EAU CLAIRE — Three more city wells have been taken offline as the public utility continues its efforts to keep PFAS chemicals out of Eau Claire’s drinking water.

Out of the city’s 16 wells, four were shut down in early July when PFAS were detected in them, and then three additional ones were idled between mid-July and mid-August. Since then, the city has been continuing to take other steps to contain PFAS.

“In fact the situation has improved over the past couple weeks,” said Lane Berg, city utilities manager.

On Sept. 28, the city resumed pumping from three of the previously shut down wells, but sent water from them into holding lagoons instead of Eau Claire’s treatment plant. That is being done to prevent PFAS from sitting in those wells and potentially migrating to others nearby that remain in production.

In the last two weeks PFAS levels fell in the water system, according to tests the city has had done. There were 0.328 parts per trillion of PFAS in samples taken on Sept. 29, but that declined to 0.204 parts per trillion a week ago(Oct. 6).

Ever since the city announced small amounts of PFAS were found in a few of its wells on July 12, Berg noted that Eau Claire has continued to have plenty of safe drinking water for residents.

“The city has ample water supply from its active wells and the Water Utility has continued to deliver water to our residents and consumers satisfying all volume needs while meeting all federal and state safe drinking standards as well as all DNR proposed Recommended Enforcement Standards for PFAS and related chemicals,” Berg said Tuesday in a statement.

Eau Claire uses an average of 9 million gallons of treated water a day. On Tuesday, the city only needed to run five of its wells to produce 10 million gallons to keep water towers and reservoirs full.

“We’ve got a lot of redundancy built into our system,” Berg said.

PFAS are a group of chemicals used since the 1950s in the production of non-stick cookware, fast food wrappers, stain-resistant sprays and some kinds of firefighting foams.

It’s that last category that the state Department of Natural Resources suspects is the potential source affecting Eau Claire’s municipal wellfield.

The agency sent a letter in early August to Chippewa Valley Regional Airport — located near the wellfield — suspecting that its use of firefighting foam is a potential contributor to PFAS affecting city wells.

“There’s nothing between the wells and the airport that could’ve caused this,” said Matt Thompson, a hydrogeologist with the DNR.

He noted that foam used to fight fires at airports, as well as its use in training and testing, have been linked to PFAS contamination elsewhere in the state.

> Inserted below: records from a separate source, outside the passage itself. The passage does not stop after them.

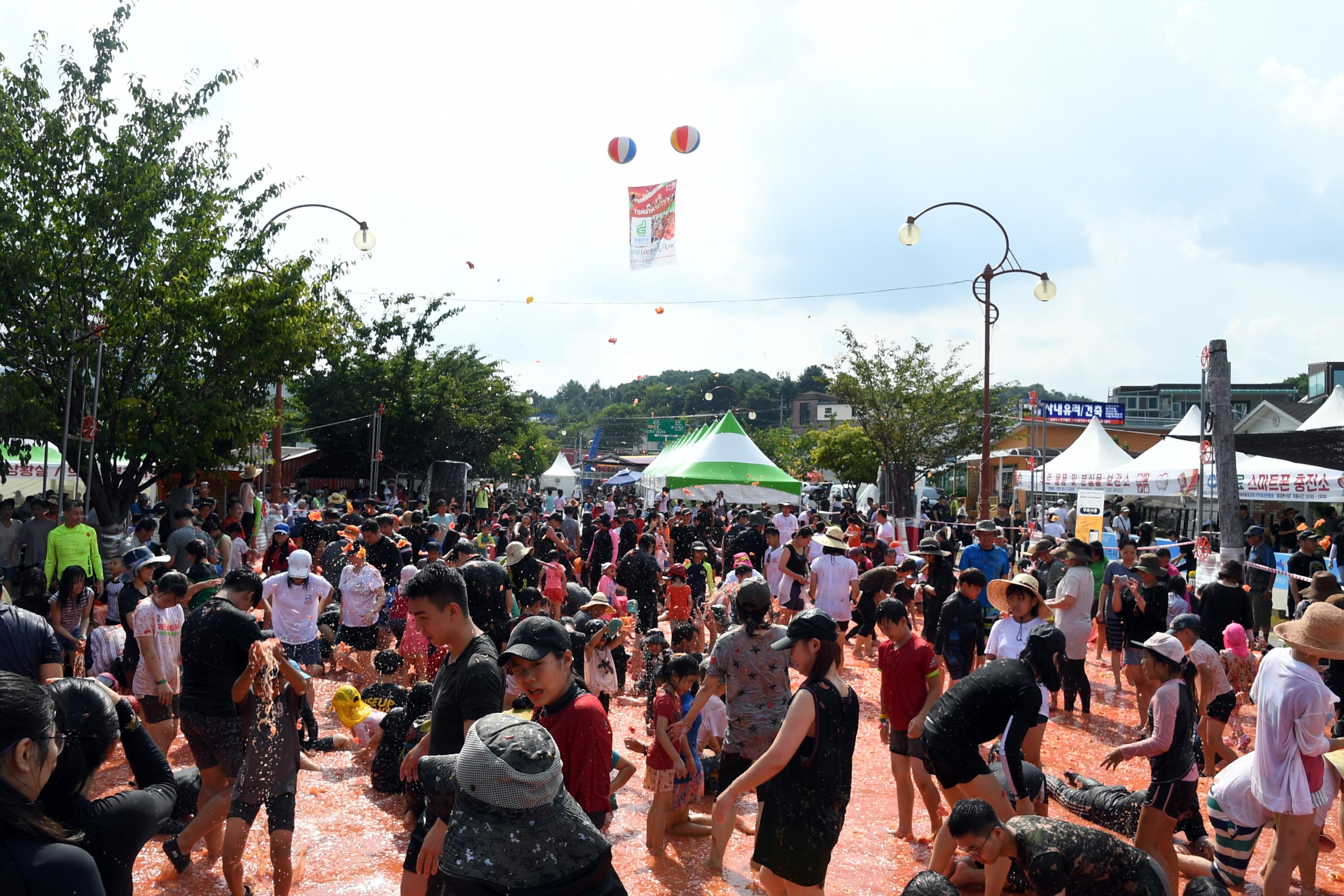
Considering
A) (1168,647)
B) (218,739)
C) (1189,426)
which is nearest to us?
(218,739)

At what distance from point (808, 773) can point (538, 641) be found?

The local airport is so far the only entity that has gotten a letter identifying it as a potential source of the city well’s PFAS contamination, Thompson said.

The airport has hired an environmental consultant to draft a work plan for dealing with the PFAS contamination, he said. A report is expected to come out in a few weeks.

If the airport is shown to be the cause of the contamination, it will be responsible for taking care of the impacts its PFAS use has had, Thompson said. That could include a filtration system to clean the chemicals out of the public wells.

The city has hired Gannett Fleming, an engineering firm, to map the PFAS flume in the wellfield. By the end of the year, the city expects to have that consultant’s report to determine what needs to be done as a long-term solution for getting rid of the contaminants, Berg said.

“That will really be our driving force,” he said.

Thompson, who is based out of the DNR’s Eau Claire office, said the city is taking the necessary steps to ensure drinking water remains safe.

“The city is testing their water so it is safe for consumption and use,” he said. “They’ve got safe water in the city of Eau Claire.”

PFAS are known as “forever chemicals” because they don’t break down in the environment.

Scientists are still studying health effects of various PFAS on humans, the state Department of Health Services states on its website. Not all PFAS have the same health effects, but research suggests that high levels of certain chemicals may raise cholesterol levels, decrease how well bodies respond to vaccines, increase risk of thyroid disease, lower fertility in women, increase risk of conditions including high blood pressure in pregnant women, and result in slightly lower infant birth weights.